▶ **Document text**
# Labrador Retriever Club of Central Ontario FT



## ducksoup (Oct 3, 2005)

Should be a great weekend for LRCCO FT -- weather sounds perfect -- looking forward to being there -- besides great way to start two weeks vacation


----------



## ducksoup (Oct 3, 2005)

Will be there on Sunday -- Maxx running Junior against two sisters Ebony and Lady -- brother Trooper is running Qual on Saturday -- so could be interesting weekend for littermates; best of luck to all -- as well wishing good luck to Dana in continuing great performance in Junior


----------



## Dave Kress (Dec 20, 2004)

*Orangeville*

Mike 
Wife Marty will be there with 1 in the Q and 3 in the Amateur, look her up and say hello.
Staying at the Highland Pines Campground section P
Dave K


----------



## ducksoup (Oct 3, 2005)

Dave -- certainly look forward to meeting Marty -- heard nothing but great things about you both -- if miss opportunity at LRCCO is Marty running Long Point -- she doesn't want to miss out on great Tailgate Dinner


----------



## Dave Kress (Dec 20, 2004)

▶ **Given instruction 1**
Pull out every line of the listing below that contains the word "nearest".

▶ **Data**
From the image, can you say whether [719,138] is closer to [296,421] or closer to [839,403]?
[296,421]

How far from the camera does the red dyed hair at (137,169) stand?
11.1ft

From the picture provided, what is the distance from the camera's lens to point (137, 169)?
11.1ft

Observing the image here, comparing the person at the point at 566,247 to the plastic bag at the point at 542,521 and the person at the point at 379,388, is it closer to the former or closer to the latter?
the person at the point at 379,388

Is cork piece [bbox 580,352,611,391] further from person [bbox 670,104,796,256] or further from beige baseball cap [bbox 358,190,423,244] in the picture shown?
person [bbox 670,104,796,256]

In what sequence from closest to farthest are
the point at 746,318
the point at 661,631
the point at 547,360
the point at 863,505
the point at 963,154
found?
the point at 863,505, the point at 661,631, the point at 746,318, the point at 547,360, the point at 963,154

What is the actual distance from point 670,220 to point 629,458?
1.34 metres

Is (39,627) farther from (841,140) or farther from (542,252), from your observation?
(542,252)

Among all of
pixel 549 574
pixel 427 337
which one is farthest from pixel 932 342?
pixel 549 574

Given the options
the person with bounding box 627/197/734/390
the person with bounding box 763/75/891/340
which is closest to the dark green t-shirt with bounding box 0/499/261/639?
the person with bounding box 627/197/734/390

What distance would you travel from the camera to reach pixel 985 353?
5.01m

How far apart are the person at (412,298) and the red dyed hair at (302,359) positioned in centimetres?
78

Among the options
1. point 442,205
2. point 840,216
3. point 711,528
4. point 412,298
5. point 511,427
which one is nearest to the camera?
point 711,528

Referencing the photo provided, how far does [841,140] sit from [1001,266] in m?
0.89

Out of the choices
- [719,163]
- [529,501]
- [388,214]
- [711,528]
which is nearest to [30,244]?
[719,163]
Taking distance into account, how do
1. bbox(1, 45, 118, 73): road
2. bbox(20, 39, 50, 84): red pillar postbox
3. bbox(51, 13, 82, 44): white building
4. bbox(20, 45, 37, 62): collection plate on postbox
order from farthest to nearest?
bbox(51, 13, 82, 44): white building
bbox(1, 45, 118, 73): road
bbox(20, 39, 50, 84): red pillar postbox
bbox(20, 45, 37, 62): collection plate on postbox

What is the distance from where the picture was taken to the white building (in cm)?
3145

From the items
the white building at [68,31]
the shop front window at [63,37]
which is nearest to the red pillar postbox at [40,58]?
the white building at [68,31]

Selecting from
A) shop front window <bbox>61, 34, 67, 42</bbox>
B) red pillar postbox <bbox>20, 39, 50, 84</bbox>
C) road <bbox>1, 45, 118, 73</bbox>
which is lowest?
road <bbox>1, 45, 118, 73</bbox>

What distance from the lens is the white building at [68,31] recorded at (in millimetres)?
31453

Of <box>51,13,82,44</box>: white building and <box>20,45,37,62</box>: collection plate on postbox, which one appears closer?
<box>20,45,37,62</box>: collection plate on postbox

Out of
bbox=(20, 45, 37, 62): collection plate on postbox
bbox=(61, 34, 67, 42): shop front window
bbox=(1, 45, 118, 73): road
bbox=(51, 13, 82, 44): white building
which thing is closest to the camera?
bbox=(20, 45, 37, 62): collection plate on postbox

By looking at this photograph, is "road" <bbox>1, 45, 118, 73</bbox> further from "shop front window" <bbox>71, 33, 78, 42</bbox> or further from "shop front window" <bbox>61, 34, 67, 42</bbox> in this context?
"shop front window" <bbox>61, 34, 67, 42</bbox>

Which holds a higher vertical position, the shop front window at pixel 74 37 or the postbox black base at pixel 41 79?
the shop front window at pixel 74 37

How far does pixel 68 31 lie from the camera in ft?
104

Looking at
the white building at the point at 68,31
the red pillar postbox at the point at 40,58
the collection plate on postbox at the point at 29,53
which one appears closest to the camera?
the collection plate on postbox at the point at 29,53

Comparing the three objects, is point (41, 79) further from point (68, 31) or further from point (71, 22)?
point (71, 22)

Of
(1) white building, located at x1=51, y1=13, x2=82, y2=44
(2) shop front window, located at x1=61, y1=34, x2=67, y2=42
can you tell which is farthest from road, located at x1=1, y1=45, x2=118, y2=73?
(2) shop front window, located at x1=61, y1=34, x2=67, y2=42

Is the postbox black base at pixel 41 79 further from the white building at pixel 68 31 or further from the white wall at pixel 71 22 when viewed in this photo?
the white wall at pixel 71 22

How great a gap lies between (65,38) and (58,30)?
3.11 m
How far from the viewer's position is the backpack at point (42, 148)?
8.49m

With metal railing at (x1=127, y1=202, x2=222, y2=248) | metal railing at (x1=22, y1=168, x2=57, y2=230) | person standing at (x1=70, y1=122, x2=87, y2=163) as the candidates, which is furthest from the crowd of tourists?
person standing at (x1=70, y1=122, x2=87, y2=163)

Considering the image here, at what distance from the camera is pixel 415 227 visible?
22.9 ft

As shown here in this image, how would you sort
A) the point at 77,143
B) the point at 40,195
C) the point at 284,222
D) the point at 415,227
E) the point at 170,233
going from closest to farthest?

▶ **Given instruction 2**
Write out the part of the field trial thread starting at "Will be there on" and ending at "and say hello.", substituting "Friday" for "Saturday".

▶ **Answer 1**
which one is nearest to the camera?
which is nearest to [30,244]?
order from farthest to nearest?
which is nearest to the red pillar postbox at [40,58]?

▶ **Answer 2**
Will be there on Sunday -- Maxx running Junior against two sisters Ebony and Lady -- brother Trooper is running Qual on Friday -- so could be interesting weekend for littermates; best of luck to all -- as well wishing good luck to Dana in continuing great performance in Junior


----------



## Dave Kress (Dec 20, 2004)

*Orangeville*

Mike 
Wife Marty will be there with 1 in the Q and 3 in the Amateur, look her up and say hello.